Click the Original, Code and Reconstruction tabs to read about the issues and how they were fixed.

Original


Source: Larry Kim (2019).


Objective

The objective of this original data visualisation is to find out what are the most expensive (highest cost per click) key words for Google AdWords and the target audience could be any organisation that provide online advertisement, or any orgnisation that would like to do online marketing via any search engine or alike, or general audience interested in online advertisement.

The visualisation chosen had the following three main issues:

  • The pie chart has 20 different colors, though there are annotations for the smaller areas, it is normally recommended for pir charts to have 5-7 colours (based on short term memory; macDonald 1999) and no more than 1 colors (Buts 2012).
  • The percentage and area propotions are not correct, e.g. it says #1 is 24%, and #2 is 12.8%, which is 36.8% in total, however they take more than 50% of the pie chart area.And actually this percentage information is not really relevant to the audience as the focus of the visualisation is the cost rather than the frequency of the keywords.
  • The colors are also not so right, e.g. #1 is in red and #2 is in green and next to #1, which can be an issue for red/green color blinded audience; also the color associations are not ideal and do not reflect the key words (e.g.: red color used for key word #7 Donate).

Reference

Code

The following code was used to fix the issues identified in the original.

library(rvest)
library(ggplot2)
library(tidyverse)

webtables <- read_html("https://www.wordstream.com/articles/most-expensive-keywords")

keywordsdata <- html_table(html_nodes(webtables,"table")[[1]])

plotdata <- keywordsdata %>% rename(CPC = "Cost per Click (CPC)")

plotdata$CPC <- as.numeric(sub("\\$","", plotdata$CPC))

plotdata$Keyword <- plotdata$Keyword %>% factor(levels = plotdata$Keyword[order(-plotdata$CPC)])
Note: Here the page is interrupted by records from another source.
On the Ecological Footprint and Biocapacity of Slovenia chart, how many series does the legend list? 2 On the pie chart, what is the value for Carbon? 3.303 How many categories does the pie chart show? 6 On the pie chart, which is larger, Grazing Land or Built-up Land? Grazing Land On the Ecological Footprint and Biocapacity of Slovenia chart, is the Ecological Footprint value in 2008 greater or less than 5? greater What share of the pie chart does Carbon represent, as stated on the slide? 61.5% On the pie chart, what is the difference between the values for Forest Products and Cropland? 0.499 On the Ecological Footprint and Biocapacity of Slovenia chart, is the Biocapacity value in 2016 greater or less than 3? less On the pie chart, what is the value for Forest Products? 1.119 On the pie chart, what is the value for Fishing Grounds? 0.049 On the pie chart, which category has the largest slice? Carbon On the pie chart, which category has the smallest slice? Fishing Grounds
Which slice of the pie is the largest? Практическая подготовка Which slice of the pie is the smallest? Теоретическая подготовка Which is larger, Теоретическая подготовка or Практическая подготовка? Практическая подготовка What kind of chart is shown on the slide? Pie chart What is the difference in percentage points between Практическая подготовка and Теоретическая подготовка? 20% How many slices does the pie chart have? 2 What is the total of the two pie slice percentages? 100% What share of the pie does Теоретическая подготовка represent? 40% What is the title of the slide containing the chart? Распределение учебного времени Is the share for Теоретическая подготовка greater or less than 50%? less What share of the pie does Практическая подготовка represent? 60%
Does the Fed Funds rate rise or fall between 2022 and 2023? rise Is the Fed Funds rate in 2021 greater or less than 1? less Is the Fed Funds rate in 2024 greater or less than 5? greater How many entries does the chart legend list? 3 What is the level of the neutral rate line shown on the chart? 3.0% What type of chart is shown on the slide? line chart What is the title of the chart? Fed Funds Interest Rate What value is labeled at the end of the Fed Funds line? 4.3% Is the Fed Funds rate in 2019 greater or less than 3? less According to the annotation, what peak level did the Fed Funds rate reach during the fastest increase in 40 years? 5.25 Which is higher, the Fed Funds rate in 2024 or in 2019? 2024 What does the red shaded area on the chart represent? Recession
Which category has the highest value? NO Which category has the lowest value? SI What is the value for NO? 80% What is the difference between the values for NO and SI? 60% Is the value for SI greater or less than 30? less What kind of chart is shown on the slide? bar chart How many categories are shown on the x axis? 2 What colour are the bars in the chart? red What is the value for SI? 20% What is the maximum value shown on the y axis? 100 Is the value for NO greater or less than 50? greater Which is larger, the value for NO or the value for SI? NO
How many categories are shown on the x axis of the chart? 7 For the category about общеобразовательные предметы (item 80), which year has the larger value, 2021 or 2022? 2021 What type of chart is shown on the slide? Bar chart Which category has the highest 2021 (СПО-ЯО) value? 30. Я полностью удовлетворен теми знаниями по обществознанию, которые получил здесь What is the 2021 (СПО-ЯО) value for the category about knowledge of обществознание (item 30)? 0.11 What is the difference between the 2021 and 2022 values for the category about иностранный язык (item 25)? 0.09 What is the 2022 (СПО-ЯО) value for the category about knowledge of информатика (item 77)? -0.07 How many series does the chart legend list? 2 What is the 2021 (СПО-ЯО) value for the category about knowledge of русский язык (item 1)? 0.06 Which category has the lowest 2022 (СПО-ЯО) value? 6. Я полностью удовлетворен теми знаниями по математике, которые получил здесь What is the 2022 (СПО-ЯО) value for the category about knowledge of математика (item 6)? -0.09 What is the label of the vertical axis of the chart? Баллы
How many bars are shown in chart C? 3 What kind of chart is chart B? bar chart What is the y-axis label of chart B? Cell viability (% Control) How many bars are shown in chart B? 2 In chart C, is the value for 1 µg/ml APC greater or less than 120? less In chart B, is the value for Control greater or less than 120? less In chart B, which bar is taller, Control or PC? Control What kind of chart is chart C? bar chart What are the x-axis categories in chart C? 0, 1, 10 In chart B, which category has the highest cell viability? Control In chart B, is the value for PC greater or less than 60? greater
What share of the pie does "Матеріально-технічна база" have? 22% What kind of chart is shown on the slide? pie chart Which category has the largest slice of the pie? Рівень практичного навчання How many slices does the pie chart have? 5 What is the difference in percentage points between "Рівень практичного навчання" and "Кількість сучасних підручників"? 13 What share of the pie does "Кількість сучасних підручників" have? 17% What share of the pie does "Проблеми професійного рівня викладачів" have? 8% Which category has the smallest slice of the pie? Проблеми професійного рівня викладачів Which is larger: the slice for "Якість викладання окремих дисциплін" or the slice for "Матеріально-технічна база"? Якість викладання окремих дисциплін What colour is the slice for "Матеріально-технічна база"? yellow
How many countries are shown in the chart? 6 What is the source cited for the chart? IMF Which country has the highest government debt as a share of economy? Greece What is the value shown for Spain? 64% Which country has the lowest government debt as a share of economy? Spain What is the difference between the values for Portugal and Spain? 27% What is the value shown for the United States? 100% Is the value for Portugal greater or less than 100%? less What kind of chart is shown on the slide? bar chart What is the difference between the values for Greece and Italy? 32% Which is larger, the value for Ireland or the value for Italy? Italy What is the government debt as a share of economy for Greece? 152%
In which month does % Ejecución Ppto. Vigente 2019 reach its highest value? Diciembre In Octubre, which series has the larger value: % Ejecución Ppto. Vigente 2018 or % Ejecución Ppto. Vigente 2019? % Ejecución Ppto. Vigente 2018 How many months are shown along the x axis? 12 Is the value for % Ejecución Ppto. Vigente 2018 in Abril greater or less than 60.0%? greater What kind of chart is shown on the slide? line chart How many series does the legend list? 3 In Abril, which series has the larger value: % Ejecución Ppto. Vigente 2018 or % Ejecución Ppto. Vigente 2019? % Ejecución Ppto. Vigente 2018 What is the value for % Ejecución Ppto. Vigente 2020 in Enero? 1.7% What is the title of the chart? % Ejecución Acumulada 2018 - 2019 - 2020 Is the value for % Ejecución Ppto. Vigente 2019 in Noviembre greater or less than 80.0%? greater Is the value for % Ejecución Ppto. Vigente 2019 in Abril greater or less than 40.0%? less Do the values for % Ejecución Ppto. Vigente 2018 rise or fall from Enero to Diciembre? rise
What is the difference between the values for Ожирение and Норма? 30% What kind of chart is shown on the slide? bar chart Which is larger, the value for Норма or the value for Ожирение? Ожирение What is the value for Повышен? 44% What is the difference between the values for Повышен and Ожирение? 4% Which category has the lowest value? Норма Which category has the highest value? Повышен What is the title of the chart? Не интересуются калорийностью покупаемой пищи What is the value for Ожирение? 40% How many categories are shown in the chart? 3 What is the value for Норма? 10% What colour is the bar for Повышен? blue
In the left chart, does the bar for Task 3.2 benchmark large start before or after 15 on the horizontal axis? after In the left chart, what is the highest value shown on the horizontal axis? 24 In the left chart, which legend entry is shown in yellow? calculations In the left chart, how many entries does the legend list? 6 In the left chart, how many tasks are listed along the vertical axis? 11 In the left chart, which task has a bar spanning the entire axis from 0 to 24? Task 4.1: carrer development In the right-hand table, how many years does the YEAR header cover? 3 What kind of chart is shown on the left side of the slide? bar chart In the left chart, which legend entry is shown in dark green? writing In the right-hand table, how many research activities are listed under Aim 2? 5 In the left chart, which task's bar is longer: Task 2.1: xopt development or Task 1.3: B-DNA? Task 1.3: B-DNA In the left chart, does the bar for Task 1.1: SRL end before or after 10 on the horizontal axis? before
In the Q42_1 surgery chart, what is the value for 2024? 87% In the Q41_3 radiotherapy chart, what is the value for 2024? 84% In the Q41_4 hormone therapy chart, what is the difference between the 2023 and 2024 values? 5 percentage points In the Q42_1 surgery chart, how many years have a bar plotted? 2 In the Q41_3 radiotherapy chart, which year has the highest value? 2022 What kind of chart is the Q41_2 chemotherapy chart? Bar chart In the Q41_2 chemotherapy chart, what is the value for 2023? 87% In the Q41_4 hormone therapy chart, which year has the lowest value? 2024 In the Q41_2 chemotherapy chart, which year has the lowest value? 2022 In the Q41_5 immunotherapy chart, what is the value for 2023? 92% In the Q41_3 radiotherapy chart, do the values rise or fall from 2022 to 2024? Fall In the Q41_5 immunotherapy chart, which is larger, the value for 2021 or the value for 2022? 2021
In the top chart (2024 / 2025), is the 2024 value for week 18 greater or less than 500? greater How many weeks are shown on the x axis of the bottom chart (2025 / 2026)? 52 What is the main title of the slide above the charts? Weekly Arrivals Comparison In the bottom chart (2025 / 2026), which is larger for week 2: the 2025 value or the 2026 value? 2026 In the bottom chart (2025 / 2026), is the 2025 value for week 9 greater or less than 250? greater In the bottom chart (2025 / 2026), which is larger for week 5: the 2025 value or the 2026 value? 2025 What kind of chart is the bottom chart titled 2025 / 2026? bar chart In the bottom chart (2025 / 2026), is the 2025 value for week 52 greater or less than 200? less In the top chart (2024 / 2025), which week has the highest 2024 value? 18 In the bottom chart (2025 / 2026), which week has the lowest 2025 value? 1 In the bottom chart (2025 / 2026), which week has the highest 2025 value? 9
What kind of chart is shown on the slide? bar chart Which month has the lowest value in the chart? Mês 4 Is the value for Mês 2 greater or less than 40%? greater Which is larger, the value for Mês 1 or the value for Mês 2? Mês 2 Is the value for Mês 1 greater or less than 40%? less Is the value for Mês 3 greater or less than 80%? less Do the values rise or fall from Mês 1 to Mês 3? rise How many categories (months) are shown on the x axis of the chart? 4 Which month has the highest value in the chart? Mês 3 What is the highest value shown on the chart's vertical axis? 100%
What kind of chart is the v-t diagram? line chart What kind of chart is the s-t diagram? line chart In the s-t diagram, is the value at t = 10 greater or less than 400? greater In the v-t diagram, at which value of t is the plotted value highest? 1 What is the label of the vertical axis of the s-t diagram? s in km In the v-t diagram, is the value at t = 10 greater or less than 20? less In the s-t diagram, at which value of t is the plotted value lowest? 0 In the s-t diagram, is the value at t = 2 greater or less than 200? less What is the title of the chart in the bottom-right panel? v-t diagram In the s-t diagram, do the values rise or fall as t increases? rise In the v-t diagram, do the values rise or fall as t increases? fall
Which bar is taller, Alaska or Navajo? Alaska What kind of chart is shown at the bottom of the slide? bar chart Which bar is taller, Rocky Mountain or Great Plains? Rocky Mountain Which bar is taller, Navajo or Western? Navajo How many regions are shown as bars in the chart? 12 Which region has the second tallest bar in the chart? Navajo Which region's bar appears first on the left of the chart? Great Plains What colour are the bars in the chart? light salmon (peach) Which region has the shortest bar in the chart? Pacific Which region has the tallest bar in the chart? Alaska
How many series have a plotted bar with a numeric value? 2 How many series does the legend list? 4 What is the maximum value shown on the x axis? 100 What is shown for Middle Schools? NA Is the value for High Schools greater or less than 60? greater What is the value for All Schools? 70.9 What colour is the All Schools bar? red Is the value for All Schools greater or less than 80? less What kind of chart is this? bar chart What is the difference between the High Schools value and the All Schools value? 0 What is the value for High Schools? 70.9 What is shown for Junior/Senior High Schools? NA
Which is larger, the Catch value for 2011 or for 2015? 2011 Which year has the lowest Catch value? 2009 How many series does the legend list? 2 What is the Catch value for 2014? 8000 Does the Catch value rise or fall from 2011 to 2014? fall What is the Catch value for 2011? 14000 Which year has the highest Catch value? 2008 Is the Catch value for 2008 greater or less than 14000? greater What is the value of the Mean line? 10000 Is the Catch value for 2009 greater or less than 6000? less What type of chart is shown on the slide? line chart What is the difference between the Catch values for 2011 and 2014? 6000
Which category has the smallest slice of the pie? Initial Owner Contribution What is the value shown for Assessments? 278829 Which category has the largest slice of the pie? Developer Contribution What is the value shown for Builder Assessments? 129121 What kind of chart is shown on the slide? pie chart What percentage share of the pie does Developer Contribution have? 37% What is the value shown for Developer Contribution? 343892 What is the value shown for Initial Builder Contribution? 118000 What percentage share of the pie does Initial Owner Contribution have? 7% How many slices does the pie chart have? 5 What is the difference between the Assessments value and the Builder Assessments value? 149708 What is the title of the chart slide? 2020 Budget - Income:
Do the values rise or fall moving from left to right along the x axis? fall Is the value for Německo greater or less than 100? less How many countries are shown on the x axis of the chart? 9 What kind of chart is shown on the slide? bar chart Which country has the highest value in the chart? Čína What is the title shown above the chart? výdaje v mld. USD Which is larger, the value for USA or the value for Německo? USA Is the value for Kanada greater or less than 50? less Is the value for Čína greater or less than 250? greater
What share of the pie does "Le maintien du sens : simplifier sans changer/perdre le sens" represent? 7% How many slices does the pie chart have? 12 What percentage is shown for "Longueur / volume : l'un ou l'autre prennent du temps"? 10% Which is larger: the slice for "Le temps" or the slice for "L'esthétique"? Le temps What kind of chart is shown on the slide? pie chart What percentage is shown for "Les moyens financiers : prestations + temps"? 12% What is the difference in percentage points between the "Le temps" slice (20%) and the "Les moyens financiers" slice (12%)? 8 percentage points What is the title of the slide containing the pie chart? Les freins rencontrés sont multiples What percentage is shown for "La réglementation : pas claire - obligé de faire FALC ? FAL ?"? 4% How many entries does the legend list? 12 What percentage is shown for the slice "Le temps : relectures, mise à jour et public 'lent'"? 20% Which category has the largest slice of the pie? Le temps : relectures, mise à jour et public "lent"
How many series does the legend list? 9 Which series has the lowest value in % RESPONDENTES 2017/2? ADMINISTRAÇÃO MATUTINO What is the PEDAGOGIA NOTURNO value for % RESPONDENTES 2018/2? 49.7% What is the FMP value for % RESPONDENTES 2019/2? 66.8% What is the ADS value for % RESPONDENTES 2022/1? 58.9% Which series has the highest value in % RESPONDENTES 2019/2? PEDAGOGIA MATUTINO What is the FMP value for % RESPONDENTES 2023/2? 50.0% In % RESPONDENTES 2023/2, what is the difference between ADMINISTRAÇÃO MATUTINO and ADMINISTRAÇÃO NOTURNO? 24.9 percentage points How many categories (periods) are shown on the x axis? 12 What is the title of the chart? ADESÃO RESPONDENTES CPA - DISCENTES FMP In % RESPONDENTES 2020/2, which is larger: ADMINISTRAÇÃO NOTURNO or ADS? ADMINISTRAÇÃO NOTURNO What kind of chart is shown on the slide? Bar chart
p1 <- ggplot(plotdata,aes(x=Keyword,y=CPC))+
  geom_bar(stat = "identity", fill = "dodgerblue4")+
  theme(axis.text.x=element_text(angle = 45,hjust=1))+
  geom_text(aes(label=CPC),vjust=-0.5,size=3)+
  labs(title = "The 20 Most Expensive Keywords in Google Ads", x="Keywords", y="Costs per Click (CPC)")

Data Reference

Reconstruction

The following plot fixes the main issues in the original.